#### DATA LINES

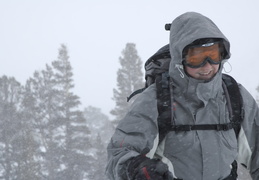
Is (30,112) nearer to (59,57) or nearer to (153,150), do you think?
(59,57)

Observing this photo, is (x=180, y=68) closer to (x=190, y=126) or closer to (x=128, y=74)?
(x=190, y=126)

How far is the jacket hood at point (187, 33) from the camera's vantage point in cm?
215

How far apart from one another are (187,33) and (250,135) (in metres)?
1.12

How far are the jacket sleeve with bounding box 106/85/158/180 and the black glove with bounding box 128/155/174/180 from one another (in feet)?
0.41

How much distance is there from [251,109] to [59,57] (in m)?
23.2

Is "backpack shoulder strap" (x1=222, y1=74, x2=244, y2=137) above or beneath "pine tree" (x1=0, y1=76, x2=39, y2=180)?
above

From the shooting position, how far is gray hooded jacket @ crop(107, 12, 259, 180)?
208cm

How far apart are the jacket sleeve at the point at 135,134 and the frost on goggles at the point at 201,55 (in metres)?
0.44

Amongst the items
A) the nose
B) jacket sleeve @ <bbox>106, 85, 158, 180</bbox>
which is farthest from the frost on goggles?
jacket sleeve @ <bbox>106, 85, 158, 180</bbox>

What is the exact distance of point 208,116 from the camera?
2.22m

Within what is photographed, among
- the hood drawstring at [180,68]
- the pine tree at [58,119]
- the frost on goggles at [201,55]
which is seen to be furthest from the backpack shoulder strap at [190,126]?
the pine tree at [58,119]

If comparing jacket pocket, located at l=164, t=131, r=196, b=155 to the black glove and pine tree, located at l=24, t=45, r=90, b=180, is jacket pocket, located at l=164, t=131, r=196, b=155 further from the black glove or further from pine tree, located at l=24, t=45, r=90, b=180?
pine tree, located at l=24, t=45, r=90, b=180

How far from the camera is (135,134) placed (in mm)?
2084

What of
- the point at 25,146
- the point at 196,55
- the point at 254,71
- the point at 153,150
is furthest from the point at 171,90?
the point at 254,71
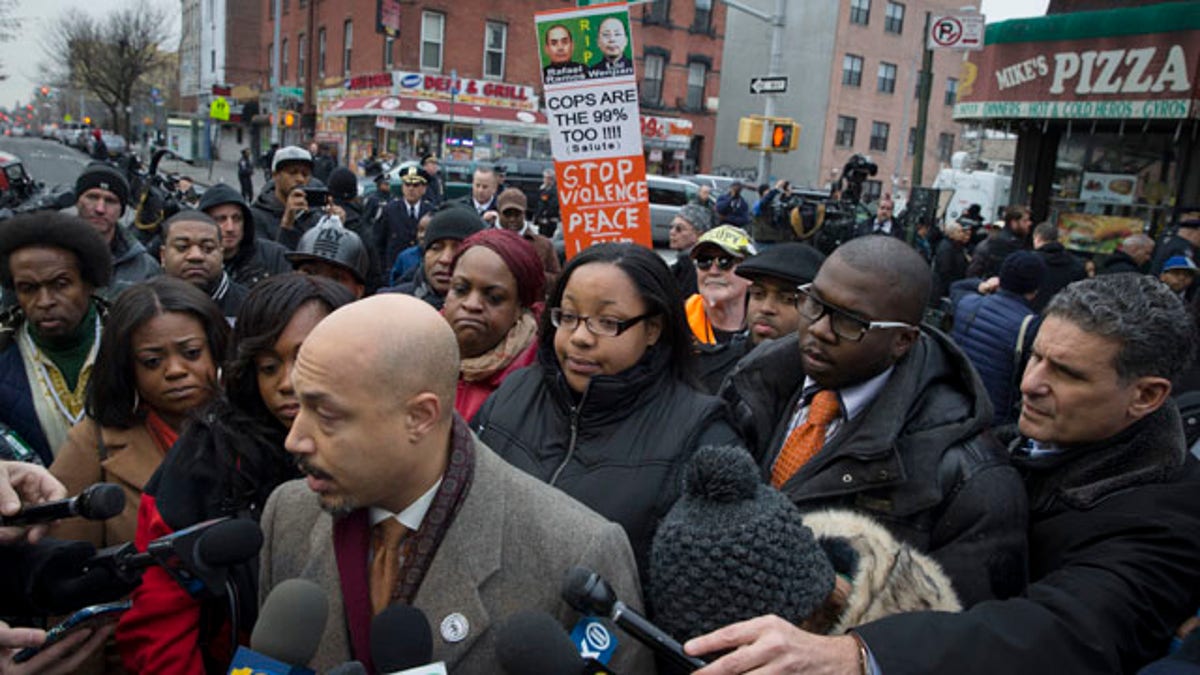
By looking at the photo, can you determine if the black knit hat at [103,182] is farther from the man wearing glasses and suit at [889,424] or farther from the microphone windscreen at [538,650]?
the microphone windscreen at [538,650]

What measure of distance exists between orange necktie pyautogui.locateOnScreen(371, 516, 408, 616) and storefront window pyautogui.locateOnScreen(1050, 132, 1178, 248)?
485 inches

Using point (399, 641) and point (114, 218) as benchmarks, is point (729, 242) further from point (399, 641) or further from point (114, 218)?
point (114, 218)

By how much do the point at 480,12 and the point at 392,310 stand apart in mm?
32739

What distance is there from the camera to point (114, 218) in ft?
19.1

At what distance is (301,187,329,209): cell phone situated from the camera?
756 centimetres

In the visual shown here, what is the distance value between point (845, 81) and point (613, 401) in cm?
4068

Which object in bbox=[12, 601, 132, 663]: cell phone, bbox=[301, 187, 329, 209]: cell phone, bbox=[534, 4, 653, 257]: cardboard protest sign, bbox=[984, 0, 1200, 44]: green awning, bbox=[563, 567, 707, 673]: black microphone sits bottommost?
bbox=[12, 601, 132, 663]: cell phone

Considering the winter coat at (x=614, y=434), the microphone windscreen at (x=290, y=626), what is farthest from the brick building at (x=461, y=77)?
the microphone windscreen at (x=290, y=626)

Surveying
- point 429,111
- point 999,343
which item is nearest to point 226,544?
point 999,343

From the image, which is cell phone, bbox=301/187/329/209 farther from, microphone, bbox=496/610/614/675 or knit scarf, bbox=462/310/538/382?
microphone, bbox=496/610/614/675

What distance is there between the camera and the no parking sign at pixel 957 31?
33.8 ft

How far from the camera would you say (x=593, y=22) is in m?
4.71

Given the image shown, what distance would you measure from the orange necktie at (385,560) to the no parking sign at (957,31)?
1055cm

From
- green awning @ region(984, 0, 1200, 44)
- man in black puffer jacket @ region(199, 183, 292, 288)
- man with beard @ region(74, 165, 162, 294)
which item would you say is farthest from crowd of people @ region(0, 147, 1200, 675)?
green awning @ region(984, 0, 1200, 44)
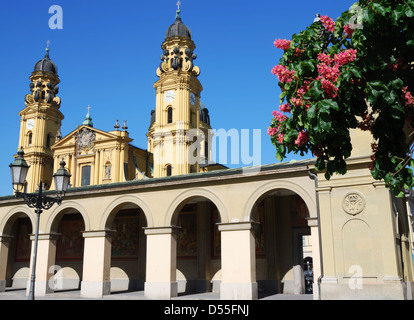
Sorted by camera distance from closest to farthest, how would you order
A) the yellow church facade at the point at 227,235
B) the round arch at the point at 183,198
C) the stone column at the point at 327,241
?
the yellow church facade at the point at 227,235 → the stone column at the point at 327,241 → the round arch at the point at 183,198

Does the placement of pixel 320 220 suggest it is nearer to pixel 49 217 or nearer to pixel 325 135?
pixel 325 135

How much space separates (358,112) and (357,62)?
0.79 metres

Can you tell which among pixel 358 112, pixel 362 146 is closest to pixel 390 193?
pixel 362 146

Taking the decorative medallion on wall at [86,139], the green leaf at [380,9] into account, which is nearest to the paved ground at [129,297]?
the green leaf at [380,9]

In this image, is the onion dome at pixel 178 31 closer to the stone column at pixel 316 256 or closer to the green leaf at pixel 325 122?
the stone column at pixel 316 256

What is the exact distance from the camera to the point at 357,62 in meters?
6.69

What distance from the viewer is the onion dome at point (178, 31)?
147 ft

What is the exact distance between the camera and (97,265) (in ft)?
66.6

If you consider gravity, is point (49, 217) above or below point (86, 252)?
above

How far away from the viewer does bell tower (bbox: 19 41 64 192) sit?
157 ft

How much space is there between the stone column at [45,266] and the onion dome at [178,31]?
93.6ft

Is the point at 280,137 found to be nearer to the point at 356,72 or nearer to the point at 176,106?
the point at 356,72

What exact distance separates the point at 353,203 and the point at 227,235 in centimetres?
531

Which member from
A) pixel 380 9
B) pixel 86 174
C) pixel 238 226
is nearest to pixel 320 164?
Answer: pixel 380 9
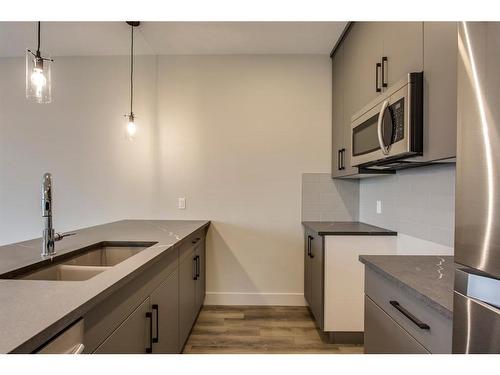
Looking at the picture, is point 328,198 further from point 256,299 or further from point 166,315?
point 166,315

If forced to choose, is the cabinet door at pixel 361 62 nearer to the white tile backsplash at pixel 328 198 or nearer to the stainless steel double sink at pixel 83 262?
the white tile backsplash at pixel 328 198

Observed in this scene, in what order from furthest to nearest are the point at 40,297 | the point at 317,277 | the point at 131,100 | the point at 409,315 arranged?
the point at 131,100 < the point at 317,277 < the point at 409,315 < the point at 40,297

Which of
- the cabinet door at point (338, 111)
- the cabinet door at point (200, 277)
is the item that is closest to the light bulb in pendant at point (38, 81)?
the cabinet door at point (200, 277)

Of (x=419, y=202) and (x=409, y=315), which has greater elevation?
(x=419, y=202)

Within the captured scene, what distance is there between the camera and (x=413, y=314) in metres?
0.97

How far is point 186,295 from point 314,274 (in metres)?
1.07

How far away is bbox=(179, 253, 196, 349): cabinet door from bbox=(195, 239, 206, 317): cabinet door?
0.46ft

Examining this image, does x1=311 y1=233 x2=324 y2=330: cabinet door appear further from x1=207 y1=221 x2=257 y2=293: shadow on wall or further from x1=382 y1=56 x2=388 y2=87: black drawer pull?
x1=382 y1=56 x2=388 y2=87: black drawer pull

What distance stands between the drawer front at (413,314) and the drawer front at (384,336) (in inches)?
0.9

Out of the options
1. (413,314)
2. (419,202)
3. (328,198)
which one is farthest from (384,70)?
(328,198)

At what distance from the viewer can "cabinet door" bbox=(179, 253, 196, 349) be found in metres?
1.96

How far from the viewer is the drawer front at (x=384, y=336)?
0.98 metres

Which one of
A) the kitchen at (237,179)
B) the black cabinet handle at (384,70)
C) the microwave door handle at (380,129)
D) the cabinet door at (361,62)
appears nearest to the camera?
the kitchen at (237,179)
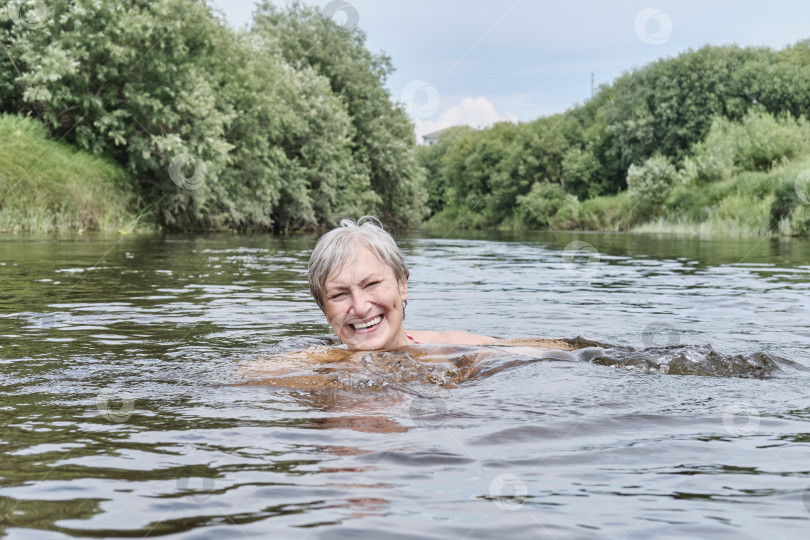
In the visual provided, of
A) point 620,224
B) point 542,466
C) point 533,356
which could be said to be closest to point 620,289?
point 533,356

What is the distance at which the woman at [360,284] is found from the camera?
4902 mm

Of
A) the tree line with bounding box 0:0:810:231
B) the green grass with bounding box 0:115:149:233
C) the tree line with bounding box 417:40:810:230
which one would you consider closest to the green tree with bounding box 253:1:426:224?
the tree line with bounding box 0:0:810:231

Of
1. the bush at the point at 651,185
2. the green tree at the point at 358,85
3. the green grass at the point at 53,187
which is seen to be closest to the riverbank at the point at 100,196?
the green grass at the point at 53,187

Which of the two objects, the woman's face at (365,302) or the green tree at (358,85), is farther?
the green tree at (358,85)

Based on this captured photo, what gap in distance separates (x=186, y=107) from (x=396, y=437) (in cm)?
2552

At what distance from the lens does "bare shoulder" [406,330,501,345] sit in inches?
227

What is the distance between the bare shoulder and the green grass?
1853cm

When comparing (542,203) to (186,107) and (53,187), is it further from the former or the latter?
(53,187)

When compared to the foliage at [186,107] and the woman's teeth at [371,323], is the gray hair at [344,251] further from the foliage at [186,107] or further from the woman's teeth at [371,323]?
the foliage at [186,107]

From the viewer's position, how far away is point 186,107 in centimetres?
2712

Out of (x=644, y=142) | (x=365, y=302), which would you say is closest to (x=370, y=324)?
(x=365, y=302)

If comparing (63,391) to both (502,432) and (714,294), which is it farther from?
(714,294)

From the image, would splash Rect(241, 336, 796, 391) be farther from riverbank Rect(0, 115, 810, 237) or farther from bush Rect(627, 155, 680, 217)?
Answer: bush Rect(627, 155, 680, 217)

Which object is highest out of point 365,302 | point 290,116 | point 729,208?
point 290,116
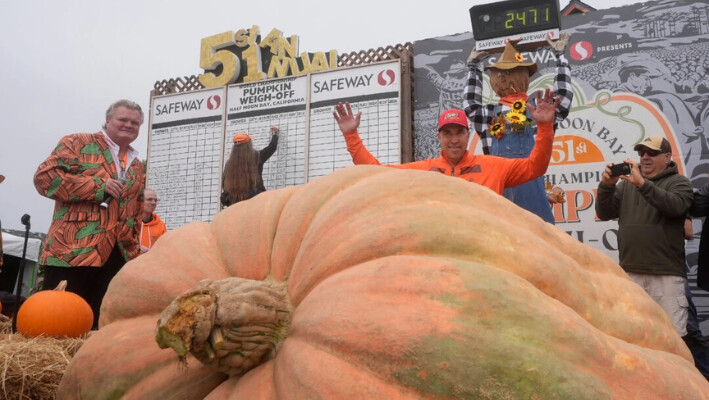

########

- WHAT THE TASK ASKS -
Please pull out every line of the data above that contains the word "handle" and copy each one unchanged.

- SOLUTION BELOW -
B) the black cabinet handle at (384,70)
C) the microwave door handle at (380,129)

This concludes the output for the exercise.